Kak-lsp + ccls

Install kak-lsp (git clone https://github.com/ul/kak-lsp; cd kak-lsp; cargo install --locked --force --path .; cp target/release/kak-lsp ~/.local/bin/) (~/.local/bin is in my PATH)

~/.config/kak-lsp/kak-lsp.toml

snippet_support = false
verbosity = 2

[server]
# exit session if no requests were received during given period in seconds
# works only in unix sockets mode (-s/--session)
# set to 0 to disable
timeout = 1800 # seconds = 30 minutes

[language.c_cpp]
filetypes = ["c", "cpp"]
roots = [".ccls-root", ".ccls", "compile_commands.json"]
# ensure `ccls` is in a PATH directory, see https://github.com/MaskRay/ccls/wiki/Install#shell-script-wrapper
command = "ccls"
# kak-lsp does not support newText yet
args = ["--init={\"completion\":{\"detailedLabel\":false}}"]

Add the following to my ~/.config/kak/kakrc:

eval %sh{kak-lsp --kakoune -s $kak_session}
hook global WinSetOption filetype=(c|cpp) %{
    lsp-enable-window
}

.ccls can be hierarchical (Project Setup · MaskRay/ccls Wiki · GitHub). I hope .ccls-root has the highest priority but I am not sure whether that is the case.

cd /tmp; mkdir d; cd d
touch .ccls  # an empty .ccls ensures all .c/.cc/.cpp files are indexed with the default clang command line options
touch a.cc
kak a.cc

Note about completion.detailedLabel: false

If I delete this initialization option, the completion items will look weird.

What ccls responds (to the textDocument/completion request) is something like this:

{"label":"foo(int a, int b) -> void","kind":3,"detail":"","sortText":"    ","filterText":"foo","insertTextFormat
":1,"textEdit":{"range":{"start":{"line":4,"character":4},"end":{"line":4,"character":7}},"newText":"foo"}

The client is expected to insert newText instead of label in the buffer.

1 Like

I can’t understand if this is an instruction or a complaint?

Both an instruction and a complaint (I have to workaround the textEdit feature that is not supported). ul pointed me to https://github.com/mawww/kakoune/issues/2898

It’s nice to have you here. Thanks for working on ccls, it’s really good.

what advantages does it have over clangd?

IMO ccls has a better global index model.

Better performance, better indexing features, more initialization options for customization. clangd has recently provided some niche features that I’d like to investigate: clang-tidy integration, expanding macros, expanding auto, etc.

The core of ccls is significantly simpler than clangd. It is much less clang-oriented. In theory it can be easily adapted to create language servers for other programming languages. Yes, I have to say a lot of language servers do not do cross references correctly.

Better performance, better indexing features

in my experience it is the opposite. I’m using network mounted file system via sshfs and clangd instantly works insanely fast on our project, which is pretty big, while ccls had to build some cache before becoming responsible and later had some issues with snappiness. Though this may be outdated information, because I’ve tried ccls maybe half a year ago or more.
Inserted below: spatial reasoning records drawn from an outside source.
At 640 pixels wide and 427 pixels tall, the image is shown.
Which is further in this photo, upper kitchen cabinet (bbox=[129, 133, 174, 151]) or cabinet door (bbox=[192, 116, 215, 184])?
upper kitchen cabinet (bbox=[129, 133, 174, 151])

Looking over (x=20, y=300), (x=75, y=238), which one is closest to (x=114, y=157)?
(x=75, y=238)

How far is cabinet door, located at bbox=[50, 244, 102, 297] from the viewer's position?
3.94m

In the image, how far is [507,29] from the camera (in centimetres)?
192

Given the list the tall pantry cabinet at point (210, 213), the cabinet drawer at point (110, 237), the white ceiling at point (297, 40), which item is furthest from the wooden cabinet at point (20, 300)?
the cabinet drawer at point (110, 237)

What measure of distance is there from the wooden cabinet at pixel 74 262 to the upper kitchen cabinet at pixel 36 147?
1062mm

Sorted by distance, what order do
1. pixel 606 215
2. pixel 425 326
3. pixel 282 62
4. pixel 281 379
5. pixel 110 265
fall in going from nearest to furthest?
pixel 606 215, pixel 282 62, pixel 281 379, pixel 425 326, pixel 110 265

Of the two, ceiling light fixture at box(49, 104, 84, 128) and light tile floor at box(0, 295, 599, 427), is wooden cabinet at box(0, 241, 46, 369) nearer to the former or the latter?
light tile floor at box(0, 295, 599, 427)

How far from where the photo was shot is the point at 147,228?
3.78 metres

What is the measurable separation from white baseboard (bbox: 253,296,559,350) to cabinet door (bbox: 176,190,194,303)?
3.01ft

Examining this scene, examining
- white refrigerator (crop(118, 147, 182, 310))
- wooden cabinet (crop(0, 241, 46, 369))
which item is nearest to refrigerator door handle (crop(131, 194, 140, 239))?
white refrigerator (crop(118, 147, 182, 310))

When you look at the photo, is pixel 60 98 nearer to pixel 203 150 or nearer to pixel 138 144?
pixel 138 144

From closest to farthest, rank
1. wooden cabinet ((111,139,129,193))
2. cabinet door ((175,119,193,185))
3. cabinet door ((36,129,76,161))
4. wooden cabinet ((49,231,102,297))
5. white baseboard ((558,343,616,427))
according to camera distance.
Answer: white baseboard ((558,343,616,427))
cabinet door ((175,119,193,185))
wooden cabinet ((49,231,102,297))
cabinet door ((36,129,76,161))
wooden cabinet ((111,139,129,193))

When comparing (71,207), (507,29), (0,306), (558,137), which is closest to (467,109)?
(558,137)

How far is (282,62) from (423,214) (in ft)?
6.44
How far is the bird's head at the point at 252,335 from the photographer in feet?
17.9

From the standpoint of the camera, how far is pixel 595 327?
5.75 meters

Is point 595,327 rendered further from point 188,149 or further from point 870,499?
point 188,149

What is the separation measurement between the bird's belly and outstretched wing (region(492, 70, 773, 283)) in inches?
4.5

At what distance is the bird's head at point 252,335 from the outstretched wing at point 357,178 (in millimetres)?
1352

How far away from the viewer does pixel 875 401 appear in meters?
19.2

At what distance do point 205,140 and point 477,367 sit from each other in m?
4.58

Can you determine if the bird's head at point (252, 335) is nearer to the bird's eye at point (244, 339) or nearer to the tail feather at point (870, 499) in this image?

The other feature of clangd that I like, is that it can either use compile_commands.json or compile_flags.txt. ccls also can use compile_commands.json, but .ccls is much more complex, compared to compile_flags.txt which I can basically use in my Makefiles like so: CFLAGS = $(shell cat compile_flags.txt | tr '\n' ' ') and then have identical flags for linting and compilation.

in my experience it is the opposite. I’m using network mounted file system via sshfs and clangd instantly works insanely fast on our project, which is pretty big, while ccls had to build some cache before becoming responsible and later had some issues with snappiness. Though this may be outdated information, because I’ve tried ccls maybe half a year ago or more.

I think that is because you don’t use clangd -background-index. You will not get project-wide references.

You can get similar behavior from ccls with the initialization option index.initialBlacklist

args = ["--init={\"index\":{\"initialBlackList\":["."]}}"]

The other feature of clangd that I like, is that it can either use compile_commands.json or compile_flags.txt . ccls also can use compile_commands.json , but .ccls is much more complex

Yes, it supports some %cpp directives, but you can use it as if you are using compile_flags.txt. I have provided some examples (Project Setup · MaskRay/ccls Wiki · GitHub) but I understand that people may be reluctant to read the full description.

For that simple use case, the only difference between compile_flags.txt and .ccls is that .ccls requires explicit mention of the compiler driver, which is usually clang. There are good reasons to behave this way, you may try aarch64-linux-gnu-clang and clang-cl.

I don’t use references at all, so I think I can live with that.